Two Players I Am Selling
JuJu Smith-Schuster – Overall ADP 36 WR14
In 2020, JuJu Smith-Schuster enters his 4th season, and is somehow only 23 years old. Entering 2019, the biggest question surrounding JuJu was how he would handle being the man in the Steelers offense. In 2018, with Antonio Brown there, JuJu turned 166 targets into 111 catches, 1,426 yards, and 7 TDs. He finished as WR8 with 296.9 PPR points.
The hype train was flying down the tracks this time last season, and I was driving! It wasn’t meant to be. Ben Roethlisberger was hurt early in the season and JuJu dealt with injuries of his own. In 2020, there is the emergence of Diontae Johnson, as well as recently drafted Chase Claypool who may start on the outside immediately. Moving JuJu back into the slot should help JuJu as it is more difficult to double him when he lines up there. The question still remains of what he can do as the top WR in Pittsburgh. Hopefully in 2020 he gets a fair shot at answering that question. I remain a big JuJu Smith-Schuster supporter, but at WR14, I am making the difficult decision to sell.
James Conner – Overall ADP 40 RB21
The passing game wasn’t the only area of the Pittsburgh Steelers offense to have a bad year. James Conner and the running game also fell short. In 2018, James Conner finished as the RB6 with 280 PPR points on 13 games. Entering 2019, he was a consensus top-12 overall pick.
If Conner proved anything last year, it was that he was in fact the best RB on the team, but his body didn’t want him to be playing football. Every time he recovered from an injury he seemed to sustain a new one. In 2019, Conner finished as RB35 with 145.5 PPR points in his 10 games. In 2020 with Big Ben back under center, Conner will have a chance to bounce back. This offseason the Steelers have indicated they want to lower his touches, likely in an attempt to have him for a full season. Anthony McFarland was added via the draft and he joins Jalen Samuels and Benny Snell as capable Conner fill-ins in Pittsburgh. With limited touches and legit injury concern, James Conner at RB21 is a price I am not willing to pay.
Take the Flyer
Anthony McFarland – Overall ADP 183 RB58
Anthony McFarland’s impressive speed, hands, and vision make him an intriguing late-round pick in fantasy drafts. The Steelers’ depth chart at running back is rather mediocre behind James Conner, giving McFarland a shot at competing for a role in his rookie season.

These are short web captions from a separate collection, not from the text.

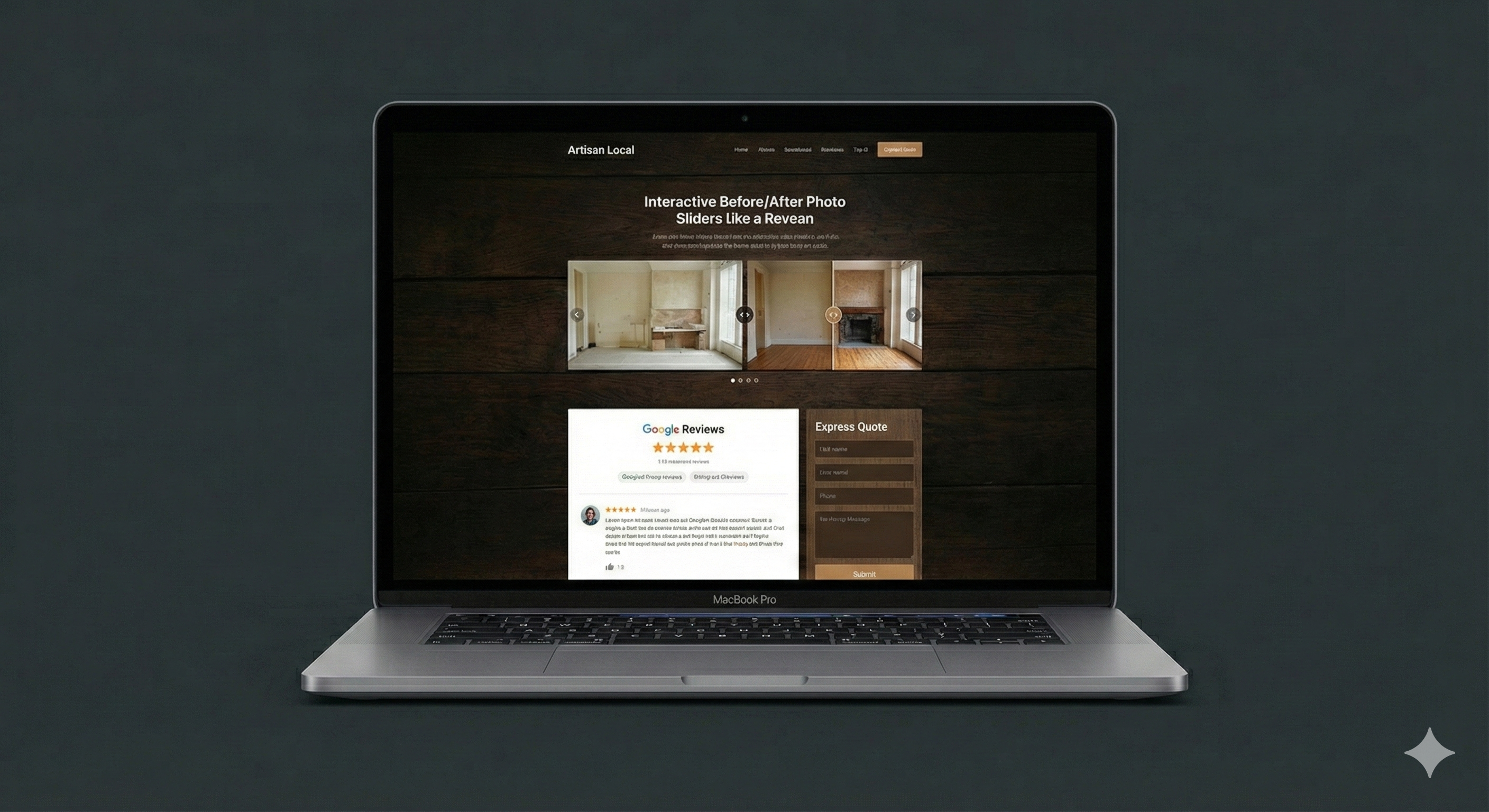 Maquette de site vitrine avec style artisan : avant/après interactifs, intégration Google Avis et formulaire de devis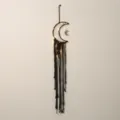 Black moon dream catcher with lights, handmade cotton wall hanging room decor SKU - 7213L with Lights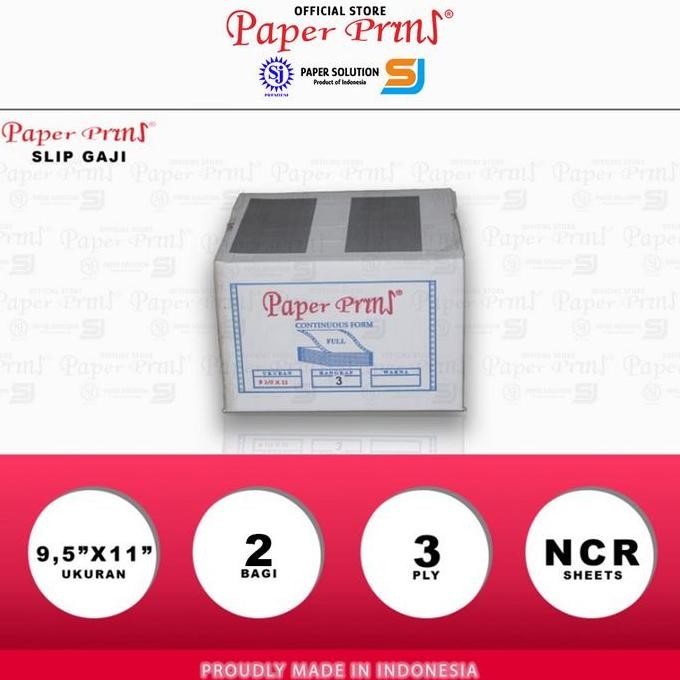 

Paperpryns Kertas Continuous Form Slip Gaji 3Ply 9,5" X 11"/2 (Bagi 2)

If James Conner were to miss time with an injury, as he’s done the past two seasons, McFarland could become a legit starter. His college stats from Maryland won’t wow you, and his decline in productivity from 2018 to 2019 is concerning. His 6.7-yard per carry rushing average if nothing else catches your attention. McFarland averaged 134.5 touches a season in his two years in college, so his ability to hold up the grind as a leading back, should that materialize, is also a concern. At this stage of your draft, Anthony McFarland has too much upside to ignore and is a flyer I am willing to take.